E os assim chamados “da elite” são os que geram empregos e devem ser estimulados a reduzir o desemprego, com legislação atualizada e garantidora de direitos e deveres. Só os cegos de espírito não percebem a importância do ambiente, ainda mais quando maltratado.

Todos devem se preocupar com o futuro – o seu e o do seu vizinho. E para isso é preciso ter Previdência Social. Os que tiverem dúvida, que perguntem aos funcionários da Petrobras, dos Correios e de outras estatais, e eles responderão o que deve ser feito para não permitir que roubem o dinheiro que garante o seu futuro.
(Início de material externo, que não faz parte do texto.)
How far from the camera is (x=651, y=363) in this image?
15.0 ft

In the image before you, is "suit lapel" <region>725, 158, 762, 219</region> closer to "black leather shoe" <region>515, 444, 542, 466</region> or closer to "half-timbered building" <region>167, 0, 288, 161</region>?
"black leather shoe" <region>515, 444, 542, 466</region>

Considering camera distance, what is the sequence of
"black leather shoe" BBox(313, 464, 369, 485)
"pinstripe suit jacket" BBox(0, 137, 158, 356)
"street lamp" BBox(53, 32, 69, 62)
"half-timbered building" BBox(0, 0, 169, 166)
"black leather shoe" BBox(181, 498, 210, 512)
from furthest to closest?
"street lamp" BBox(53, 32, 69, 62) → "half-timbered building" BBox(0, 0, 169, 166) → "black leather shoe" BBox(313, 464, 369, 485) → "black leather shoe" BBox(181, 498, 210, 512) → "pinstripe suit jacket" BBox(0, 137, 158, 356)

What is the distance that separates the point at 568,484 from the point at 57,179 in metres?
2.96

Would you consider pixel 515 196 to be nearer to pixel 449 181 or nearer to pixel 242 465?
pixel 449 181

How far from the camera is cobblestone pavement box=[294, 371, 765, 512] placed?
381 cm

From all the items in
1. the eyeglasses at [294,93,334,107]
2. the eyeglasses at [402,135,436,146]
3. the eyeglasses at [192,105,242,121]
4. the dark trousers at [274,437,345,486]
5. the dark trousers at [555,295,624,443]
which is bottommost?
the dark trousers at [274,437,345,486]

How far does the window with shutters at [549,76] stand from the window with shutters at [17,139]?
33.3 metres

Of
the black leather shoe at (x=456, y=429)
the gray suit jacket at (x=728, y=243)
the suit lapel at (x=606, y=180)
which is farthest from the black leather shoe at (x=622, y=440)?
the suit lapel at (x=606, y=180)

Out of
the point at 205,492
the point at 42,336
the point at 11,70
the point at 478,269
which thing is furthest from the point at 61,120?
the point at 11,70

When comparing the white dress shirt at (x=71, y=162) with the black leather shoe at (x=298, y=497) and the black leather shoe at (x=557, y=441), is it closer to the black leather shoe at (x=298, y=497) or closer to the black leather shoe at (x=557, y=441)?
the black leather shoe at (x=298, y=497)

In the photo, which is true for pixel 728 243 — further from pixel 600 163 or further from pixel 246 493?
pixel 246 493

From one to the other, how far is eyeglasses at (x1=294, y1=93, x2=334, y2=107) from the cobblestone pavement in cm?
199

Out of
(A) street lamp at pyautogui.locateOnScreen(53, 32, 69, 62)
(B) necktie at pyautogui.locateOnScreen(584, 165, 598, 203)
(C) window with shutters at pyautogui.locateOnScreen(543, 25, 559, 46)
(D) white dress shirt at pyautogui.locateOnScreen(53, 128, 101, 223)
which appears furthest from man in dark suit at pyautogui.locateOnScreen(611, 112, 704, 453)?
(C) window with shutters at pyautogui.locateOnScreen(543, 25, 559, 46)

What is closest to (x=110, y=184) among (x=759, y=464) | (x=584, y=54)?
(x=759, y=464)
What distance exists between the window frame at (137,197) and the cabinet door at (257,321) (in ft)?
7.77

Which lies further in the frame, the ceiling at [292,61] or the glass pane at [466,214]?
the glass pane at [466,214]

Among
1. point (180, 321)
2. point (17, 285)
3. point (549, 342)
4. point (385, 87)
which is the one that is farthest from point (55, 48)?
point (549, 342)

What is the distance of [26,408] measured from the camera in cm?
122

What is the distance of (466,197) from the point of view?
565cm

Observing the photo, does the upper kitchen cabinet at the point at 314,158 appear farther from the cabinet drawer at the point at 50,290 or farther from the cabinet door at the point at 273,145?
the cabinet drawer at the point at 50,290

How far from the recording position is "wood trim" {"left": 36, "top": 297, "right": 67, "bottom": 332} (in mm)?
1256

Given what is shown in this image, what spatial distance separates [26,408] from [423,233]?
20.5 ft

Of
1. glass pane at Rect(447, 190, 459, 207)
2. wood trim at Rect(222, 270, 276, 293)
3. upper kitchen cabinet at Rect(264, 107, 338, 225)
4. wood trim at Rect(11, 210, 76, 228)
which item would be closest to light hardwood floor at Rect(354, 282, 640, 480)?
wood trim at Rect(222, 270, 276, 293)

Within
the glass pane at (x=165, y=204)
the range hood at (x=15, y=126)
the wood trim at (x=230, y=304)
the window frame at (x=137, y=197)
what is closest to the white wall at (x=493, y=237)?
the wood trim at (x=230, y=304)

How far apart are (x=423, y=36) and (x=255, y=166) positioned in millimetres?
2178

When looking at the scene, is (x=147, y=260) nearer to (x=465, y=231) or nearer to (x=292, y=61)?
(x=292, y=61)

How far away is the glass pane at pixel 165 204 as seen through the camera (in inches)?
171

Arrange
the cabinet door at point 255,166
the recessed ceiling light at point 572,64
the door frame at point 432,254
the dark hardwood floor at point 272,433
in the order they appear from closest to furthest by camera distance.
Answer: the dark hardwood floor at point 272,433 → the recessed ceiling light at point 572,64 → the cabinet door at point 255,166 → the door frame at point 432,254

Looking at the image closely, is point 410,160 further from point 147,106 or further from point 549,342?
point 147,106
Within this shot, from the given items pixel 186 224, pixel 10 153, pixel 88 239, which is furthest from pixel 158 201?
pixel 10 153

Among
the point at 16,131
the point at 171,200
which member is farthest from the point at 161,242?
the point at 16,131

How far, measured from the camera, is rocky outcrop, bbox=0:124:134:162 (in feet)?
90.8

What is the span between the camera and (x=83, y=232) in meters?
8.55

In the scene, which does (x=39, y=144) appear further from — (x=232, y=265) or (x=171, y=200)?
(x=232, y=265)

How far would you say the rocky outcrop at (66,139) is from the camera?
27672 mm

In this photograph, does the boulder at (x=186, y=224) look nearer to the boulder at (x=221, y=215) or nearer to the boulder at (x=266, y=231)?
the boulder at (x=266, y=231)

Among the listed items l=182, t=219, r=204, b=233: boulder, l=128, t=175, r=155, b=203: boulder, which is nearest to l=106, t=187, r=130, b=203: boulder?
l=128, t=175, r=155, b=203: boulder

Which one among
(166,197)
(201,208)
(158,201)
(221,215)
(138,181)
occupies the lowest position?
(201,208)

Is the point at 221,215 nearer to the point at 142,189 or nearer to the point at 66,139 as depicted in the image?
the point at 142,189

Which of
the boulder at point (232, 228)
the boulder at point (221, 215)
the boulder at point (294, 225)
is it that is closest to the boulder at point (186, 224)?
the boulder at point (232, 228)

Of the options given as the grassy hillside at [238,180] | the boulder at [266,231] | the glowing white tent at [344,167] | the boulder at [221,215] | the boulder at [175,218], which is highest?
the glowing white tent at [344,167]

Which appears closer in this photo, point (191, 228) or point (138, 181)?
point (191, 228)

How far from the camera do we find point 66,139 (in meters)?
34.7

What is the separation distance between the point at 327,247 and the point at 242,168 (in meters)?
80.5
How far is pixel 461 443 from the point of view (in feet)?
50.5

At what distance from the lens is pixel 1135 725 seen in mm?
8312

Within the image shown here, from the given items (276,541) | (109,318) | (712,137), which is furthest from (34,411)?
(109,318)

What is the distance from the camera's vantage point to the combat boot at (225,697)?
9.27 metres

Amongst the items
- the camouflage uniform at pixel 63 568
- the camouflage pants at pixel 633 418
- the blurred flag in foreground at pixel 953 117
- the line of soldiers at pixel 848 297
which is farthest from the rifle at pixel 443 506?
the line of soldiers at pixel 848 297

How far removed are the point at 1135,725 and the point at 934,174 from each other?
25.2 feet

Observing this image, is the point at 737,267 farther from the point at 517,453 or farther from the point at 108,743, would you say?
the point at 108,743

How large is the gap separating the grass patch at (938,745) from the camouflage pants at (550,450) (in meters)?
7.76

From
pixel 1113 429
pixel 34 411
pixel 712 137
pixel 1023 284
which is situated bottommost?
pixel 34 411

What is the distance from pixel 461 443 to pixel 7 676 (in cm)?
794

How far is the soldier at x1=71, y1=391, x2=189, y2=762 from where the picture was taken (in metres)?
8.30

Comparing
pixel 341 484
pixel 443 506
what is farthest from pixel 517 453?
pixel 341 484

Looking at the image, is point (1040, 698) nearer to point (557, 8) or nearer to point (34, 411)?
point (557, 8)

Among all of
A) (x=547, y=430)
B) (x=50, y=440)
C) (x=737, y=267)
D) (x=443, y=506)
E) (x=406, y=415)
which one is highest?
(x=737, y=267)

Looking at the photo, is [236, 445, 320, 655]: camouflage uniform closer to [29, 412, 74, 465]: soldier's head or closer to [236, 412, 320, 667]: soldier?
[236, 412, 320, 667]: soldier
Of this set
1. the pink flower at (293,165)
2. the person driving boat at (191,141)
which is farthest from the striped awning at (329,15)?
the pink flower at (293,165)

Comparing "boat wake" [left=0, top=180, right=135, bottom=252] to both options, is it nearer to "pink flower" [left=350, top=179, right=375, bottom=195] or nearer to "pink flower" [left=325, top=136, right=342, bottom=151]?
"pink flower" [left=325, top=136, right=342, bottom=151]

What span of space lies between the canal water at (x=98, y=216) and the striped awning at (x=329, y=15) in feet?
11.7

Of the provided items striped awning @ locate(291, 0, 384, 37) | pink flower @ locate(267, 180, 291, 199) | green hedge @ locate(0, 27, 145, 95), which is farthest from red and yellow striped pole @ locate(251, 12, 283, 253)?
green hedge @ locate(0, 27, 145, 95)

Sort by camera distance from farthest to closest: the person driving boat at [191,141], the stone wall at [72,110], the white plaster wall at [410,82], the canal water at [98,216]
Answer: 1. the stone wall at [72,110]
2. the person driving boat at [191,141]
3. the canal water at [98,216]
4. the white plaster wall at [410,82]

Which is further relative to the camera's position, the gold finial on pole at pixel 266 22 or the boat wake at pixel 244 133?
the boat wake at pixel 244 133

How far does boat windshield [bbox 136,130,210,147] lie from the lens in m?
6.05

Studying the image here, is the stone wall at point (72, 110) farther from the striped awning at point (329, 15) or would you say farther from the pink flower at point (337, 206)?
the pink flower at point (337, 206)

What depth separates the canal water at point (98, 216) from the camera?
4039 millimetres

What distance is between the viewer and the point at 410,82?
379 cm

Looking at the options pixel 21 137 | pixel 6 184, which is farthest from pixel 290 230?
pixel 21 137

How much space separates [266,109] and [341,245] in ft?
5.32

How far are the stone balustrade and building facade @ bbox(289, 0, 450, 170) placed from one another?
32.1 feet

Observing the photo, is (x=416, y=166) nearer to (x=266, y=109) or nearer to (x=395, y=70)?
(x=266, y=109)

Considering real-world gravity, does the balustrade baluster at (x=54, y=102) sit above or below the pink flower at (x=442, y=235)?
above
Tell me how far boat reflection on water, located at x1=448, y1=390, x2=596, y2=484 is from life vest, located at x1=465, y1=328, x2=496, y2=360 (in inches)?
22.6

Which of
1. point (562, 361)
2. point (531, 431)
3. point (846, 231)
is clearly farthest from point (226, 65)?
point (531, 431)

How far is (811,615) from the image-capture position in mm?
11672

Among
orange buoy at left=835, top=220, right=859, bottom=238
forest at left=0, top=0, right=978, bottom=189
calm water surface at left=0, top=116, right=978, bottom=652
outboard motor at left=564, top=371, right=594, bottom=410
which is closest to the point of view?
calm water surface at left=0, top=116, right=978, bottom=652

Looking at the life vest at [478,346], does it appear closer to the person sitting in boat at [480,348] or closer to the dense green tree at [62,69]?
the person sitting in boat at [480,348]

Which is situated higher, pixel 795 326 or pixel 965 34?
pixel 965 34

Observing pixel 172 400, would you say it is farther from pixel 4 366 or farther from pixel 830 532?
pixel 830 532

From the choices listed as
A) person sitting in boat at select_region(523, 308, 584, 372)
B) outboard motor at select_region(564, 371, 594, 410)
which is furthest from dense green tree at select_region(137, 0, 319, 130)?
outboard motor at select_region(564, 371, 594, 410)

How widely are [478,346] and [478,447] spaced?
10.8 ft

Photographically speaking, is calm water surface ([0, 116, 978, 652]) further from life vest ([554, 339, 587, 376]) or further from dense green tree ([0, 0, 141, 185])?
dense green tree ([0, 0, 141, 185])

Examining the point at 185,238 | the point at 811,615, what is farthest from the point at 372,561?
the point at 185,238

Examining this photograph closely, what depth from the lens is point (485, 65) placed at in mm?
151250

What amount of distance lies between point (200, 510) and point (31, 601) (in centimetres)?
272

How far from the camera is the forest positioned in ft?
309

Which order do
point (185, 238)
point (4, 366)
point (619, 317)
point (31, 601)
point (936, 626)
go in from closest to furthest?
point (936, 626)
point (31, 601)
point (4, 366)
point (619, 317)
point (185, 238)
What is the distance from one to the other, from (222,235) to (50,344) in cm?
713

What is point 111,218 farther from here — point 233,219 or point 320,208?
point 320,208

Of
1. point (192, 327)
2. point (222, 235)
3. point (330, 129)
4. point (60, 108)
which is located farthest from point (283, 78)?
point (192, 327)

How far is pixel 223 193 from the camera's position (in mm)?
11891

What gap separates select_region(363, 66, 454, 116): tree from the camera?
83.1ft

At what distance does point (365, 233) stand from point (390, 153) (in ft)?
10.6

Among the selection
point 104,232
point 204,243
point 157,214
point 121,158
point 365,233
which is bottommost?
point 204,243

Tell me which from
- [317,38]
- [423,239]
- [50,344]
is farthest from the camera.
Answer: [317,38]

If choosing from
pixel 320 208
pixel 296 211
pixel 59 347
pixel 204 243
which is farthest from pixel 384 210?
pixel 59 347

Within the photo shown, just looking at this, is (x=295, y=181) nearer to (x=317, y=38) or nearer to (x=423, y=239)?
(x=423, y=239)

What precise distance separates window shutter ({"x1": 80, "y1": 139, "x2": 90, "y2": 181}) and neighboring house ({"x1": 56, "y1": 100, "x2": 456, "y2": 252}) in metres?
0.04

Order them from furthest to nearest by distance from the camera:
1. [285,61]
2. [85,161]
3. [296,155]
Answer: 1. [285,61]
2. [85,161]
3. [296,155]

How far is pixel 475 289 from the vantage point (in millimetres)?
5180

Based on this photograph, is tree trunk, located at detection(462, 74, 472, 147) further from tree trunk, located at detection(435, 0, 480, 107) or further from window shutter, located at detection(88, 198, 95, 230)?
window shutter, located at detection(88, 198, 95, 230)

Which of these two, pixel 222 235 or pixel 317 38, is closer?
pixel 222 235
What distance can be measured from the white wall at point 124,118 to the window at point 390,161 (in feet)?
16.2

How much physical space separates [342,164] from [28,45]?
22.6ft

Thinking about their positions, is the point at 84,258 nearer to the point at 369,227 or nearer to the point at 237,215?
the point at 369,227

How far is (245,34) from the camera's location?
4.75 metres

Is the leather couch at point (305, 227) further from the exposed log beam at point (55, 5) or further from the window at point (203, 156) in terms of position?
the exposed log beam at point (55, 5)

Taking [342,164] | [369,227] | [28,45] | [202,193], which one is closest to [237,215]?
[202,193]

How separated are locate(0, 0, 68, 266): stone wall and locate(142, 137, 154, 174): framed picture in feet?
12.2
Corruptos e corruptores dominam o noticiário. É preciso criar cultura de estímulo ao que é correto, enquadrado na lei, que deve valer para todos. É inadmissível atender o preso que quer ser livre, com o argumento de que seus iguais ainda estão soltos. A Justiça está cega? Pois que retire a venda dos olhos para poder ver o Brasil que interessa, e não escolher entre um ou o outro lado. E que se dê ao respeito.

Para voltar a ver o que não enxergamos, é preciso acreditar em instituições que fomos nós que criamos.

Luiz Cláudio Mehl é engenheiro e ex-presidente do Instituto de Engenharia do Paraná.